What the exercise asks:
Answer these questions from the text on batch compilation with coqc below, one answer per line.
1. What suffix does the compiled file that coqc creates have?
2. Which two options are recommended for specifying a logical path?
3. What command compiles foo.v when it is in Coq's current directory?

--- Source text Enclosed Below ---

Batch compilation (coqc)

The coqc command compiles a Coq proof script file with a ".v" suffix to create a compiled file with a ".vo" suffix. (See Compiled files.) The last component of the filename must be a valid Coq identifier as described in Lexical conventions; it should contain only letters, digits or underscores (_) with a ".v" suffix on the final component. For example /bar/foo/toto.v is valid, but /bar/foo/to-to.v is not.

We recommend specifying a logical path (which is also the module name) with the -R or the -Q options. Generally we recommend using utilities such as make (using coq_makefile to generate the Makefile) or dune to build Coq projects. See Building a Coq project with coq_makefile (details) and Building a Coq project with Dune.

Example: Compiling and loading a single file

If foo.v is in Coq's current directory, you can use coqc foo.v to compile it and then Require foo. in your script. But this doesn't scale well for larger projects.

--- End of Enclosed Source text ---
--- Entries shown Enclosed Below ---

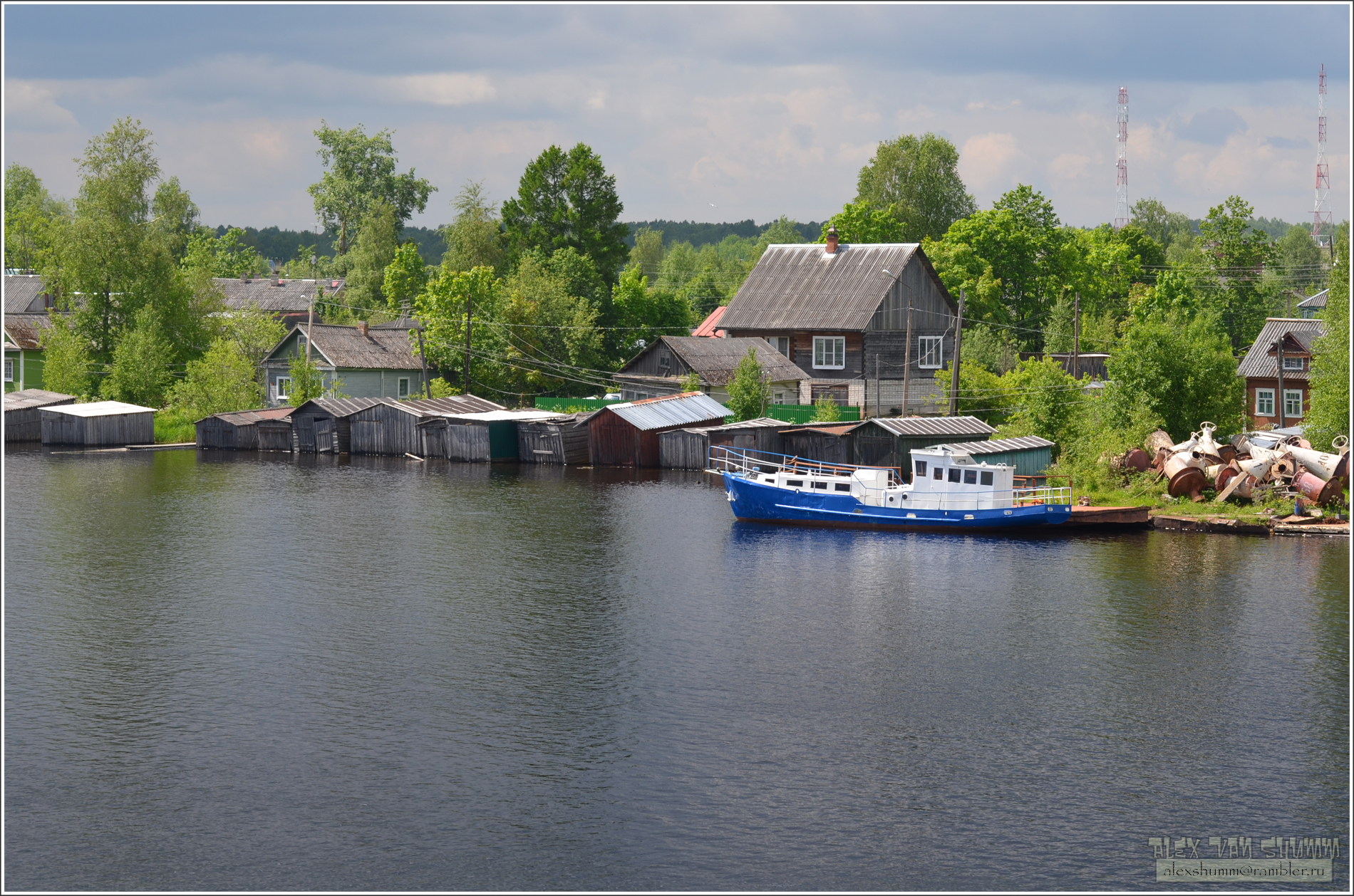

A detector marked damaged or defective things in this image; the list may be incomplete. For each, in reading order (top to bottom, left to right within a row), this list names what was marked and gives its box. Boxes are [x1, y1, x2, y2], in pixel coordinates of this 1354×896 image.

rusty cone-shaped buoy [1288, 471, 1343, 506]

--- End of Enclosed Entries shown ---
--- Entries shown Enclosed Below ---

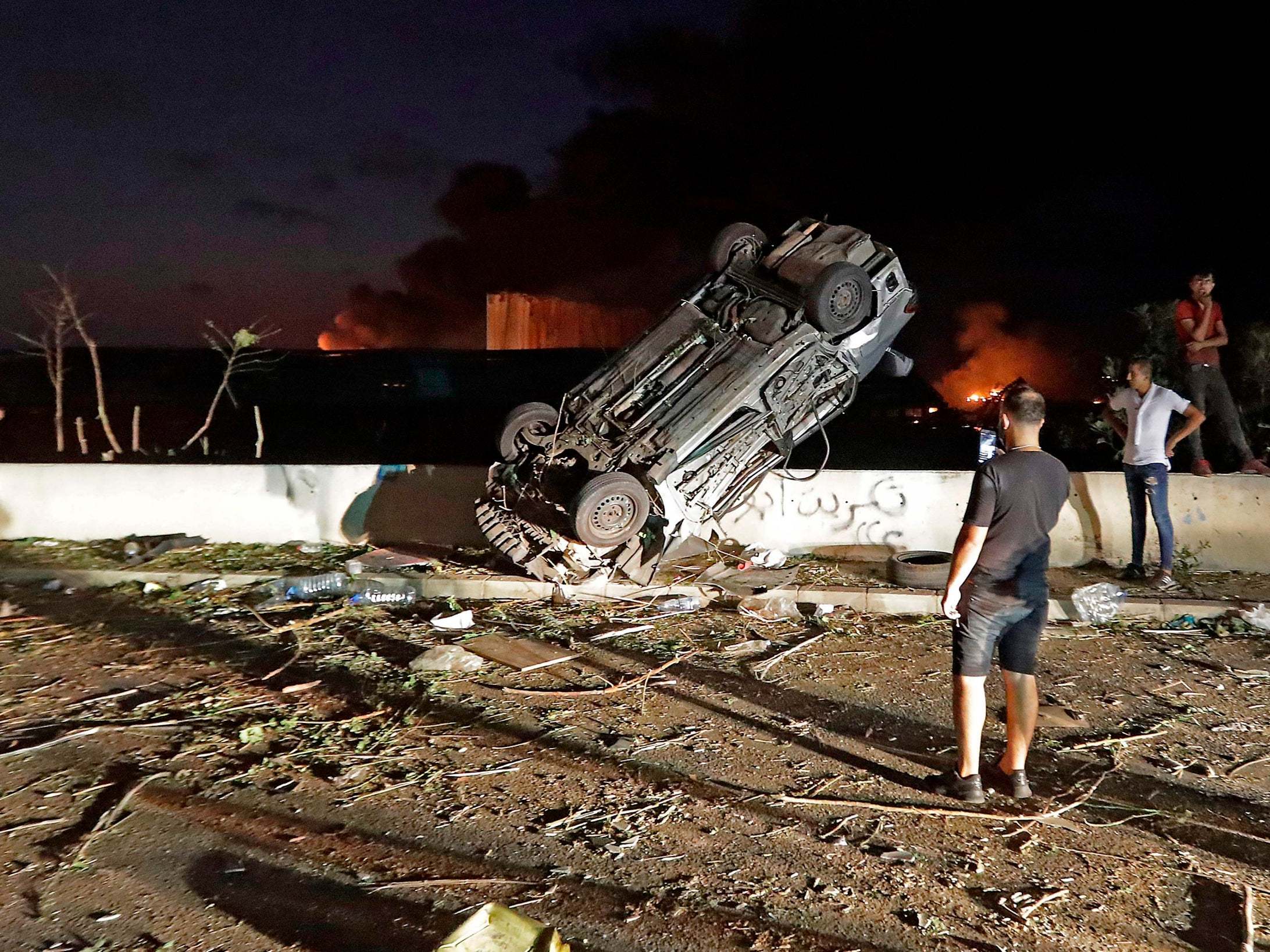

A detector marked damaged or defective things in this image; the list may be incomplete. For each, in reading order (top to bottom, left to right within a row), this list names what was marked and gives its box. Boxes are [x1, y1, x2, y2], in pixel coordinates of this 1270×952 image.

--- End of Enclosed Entries shown ---
--- Entries shown Enclosed Below ---

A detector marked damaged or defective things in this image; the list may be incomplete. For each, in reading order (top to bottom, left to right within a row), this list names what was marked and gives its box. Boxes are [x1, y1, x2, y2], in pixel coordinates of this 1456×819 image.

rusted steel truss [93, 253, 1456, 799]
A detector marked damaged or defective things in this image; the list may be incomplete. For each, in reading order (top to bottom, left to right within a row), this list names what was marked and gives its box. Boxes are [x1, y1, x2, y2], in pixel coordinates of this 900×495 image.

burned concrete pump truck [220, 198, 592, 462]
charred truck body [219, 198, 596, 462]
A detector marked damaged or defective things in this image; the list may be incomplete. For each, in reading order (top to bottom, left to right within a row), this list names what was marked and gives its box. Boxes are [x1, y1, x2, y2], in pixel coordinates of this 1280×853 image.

--- End of Enclosed Entries shown ---

Answer section:
1. ".vo"
2. -R and -Q
3. coqc foo.v